### Excerpt to read
* begin *

There was recently a lot of news about DNS over HTTPS. Some people say it's bad for privacy because it centralizes the DNS requests on Google, Cloudflare and Quad9.

Time to change that and run your own DNS over HTTPS server. I spend some time today in writing, documenting and arranging a small container setup to allow you to do this:

octo.sh/container-library/dns-

#DNSoverHTTPS #DoH #Docker #privacy #infosec #selfHosting #DNS

@sheogorath yeah. And now you need to manually configure every browser on all of your devices that you use to use yours. Now lets not forget split horizon setups. And of course the architectural reasons that a BROWSER shouldn’t bypass system DNS (how many apps are going to start doing this that you will need to figure out how to undo?)

That there are ways to mitigate the horribleness of this doesn’t make it not horrible

@david I agree that it'll become quite ugly when this trend continues. But browser vendors taking a lead here has a good reason and that's the fact that the OS level doesn't seem to care. On Linux our default DNS lookup method still doesn't validate DNSSec and DNSSec exists for ages.

And from an enduser perspective (talking about individual privacy/security) DoH even when using big providers, improves things a lot!

* end *

### Recorded information
* begin *

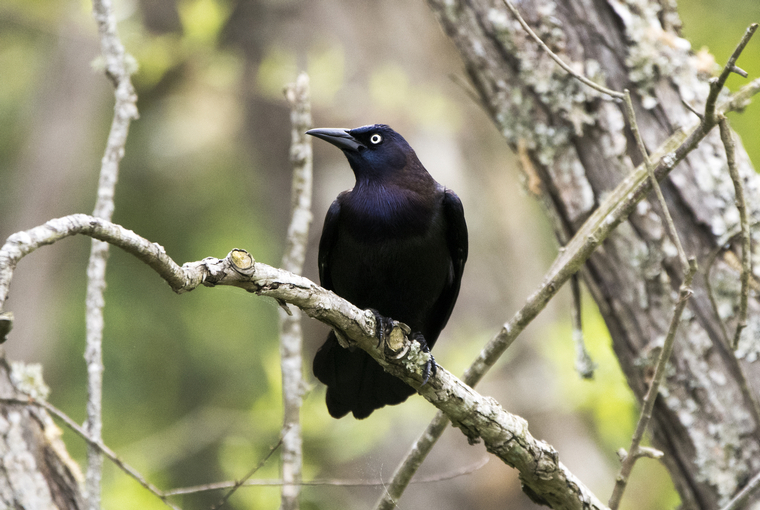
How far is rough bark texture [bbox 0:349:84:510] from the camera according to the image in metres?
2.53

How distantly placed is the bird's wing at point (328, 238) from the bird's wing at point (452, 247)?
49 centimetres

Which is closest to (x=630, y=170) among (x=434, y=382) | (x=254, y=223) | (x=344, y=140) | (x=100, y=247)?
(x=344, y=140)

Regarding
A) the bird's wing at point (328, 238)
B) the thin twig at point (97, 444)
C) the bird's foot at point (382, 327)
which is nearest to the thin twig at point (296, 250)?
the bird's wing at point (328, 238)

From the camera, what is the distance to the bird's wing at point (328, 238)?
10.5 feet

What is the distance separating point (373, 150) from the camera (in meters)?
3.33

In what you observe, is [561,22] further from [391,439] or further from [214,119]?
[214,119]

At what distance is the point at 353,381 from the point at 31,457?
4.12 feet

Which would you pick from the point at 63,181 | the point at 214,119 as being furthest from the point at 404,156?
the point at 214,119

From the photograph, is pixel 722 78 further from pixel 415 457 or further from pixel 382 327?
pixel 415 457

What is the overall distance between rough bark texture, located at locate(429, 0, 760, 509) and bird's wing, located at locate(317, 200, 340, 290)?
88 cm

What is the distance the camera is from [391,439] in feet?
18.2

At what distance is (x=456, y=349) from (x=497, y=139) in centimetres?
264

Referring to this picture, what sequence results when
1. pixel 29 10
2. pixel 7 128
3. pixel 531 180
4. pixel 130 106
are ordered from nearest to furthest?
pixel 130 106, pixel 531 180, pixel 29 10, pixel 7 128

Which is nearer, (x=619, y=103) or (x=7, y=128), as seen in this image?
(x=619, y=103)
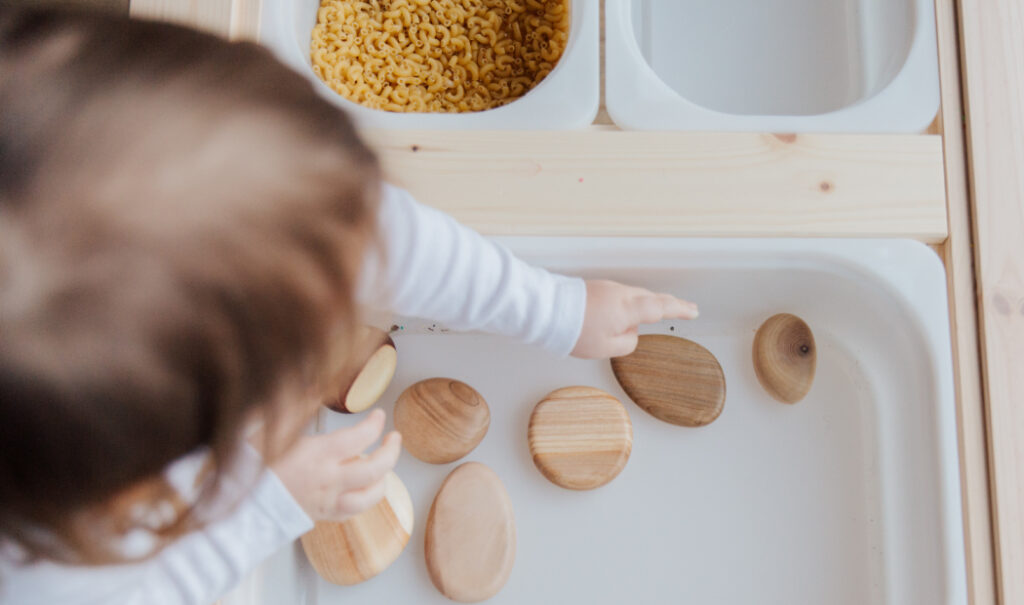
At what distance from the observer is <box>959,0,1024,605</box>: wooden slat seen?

* end *

### Challenges
A – In the thread about DNS over HTTPS, which three providers do some people say DNS requests are centralized on?
B – Copy the stretch of the DNS over HTTPS thread from "That there are" through "things a lot!".
C – Continue the thread about running your own DNS over HTTPS server from the point where it stops.

### Solved problems
A – Google, Cloudflare and Quad9.

B –
That there are ways to mitigate the horribleness of this doesn’t make it not horrible

@david I agree that it'll become quite ugly when this trend continues. But browser vendors taking a lead here has a good reason and that's the fact that the OS level doesn't seem to care. On Linux our default DNS lookup method still doesn't validate DNSSec and DNSSec exists for ages.

And from an enduser perspective (talking about individual privacy/security) DoH even when using big providers, improves things a lot!

C –
@sheogorath it’s ugly from the first implementation. It completely breaks local dns and split-horizon dns. Additionally it nicely centralizes all of your surveillance into one spot. Not to mention redirect and capture. All from the exact same companies that brought us PRISM and friends.

As for dnssec, has had dnssec validation as a single config switch for years now 😉

@david To be honest, I'm not too upset about Split-horizon setups going away. With IPv6 those should no longer be mandatory at all.

Also breaking local DNS is, given we talk about an average users in an open (unencrypted) wifi, not super bad in my opinion.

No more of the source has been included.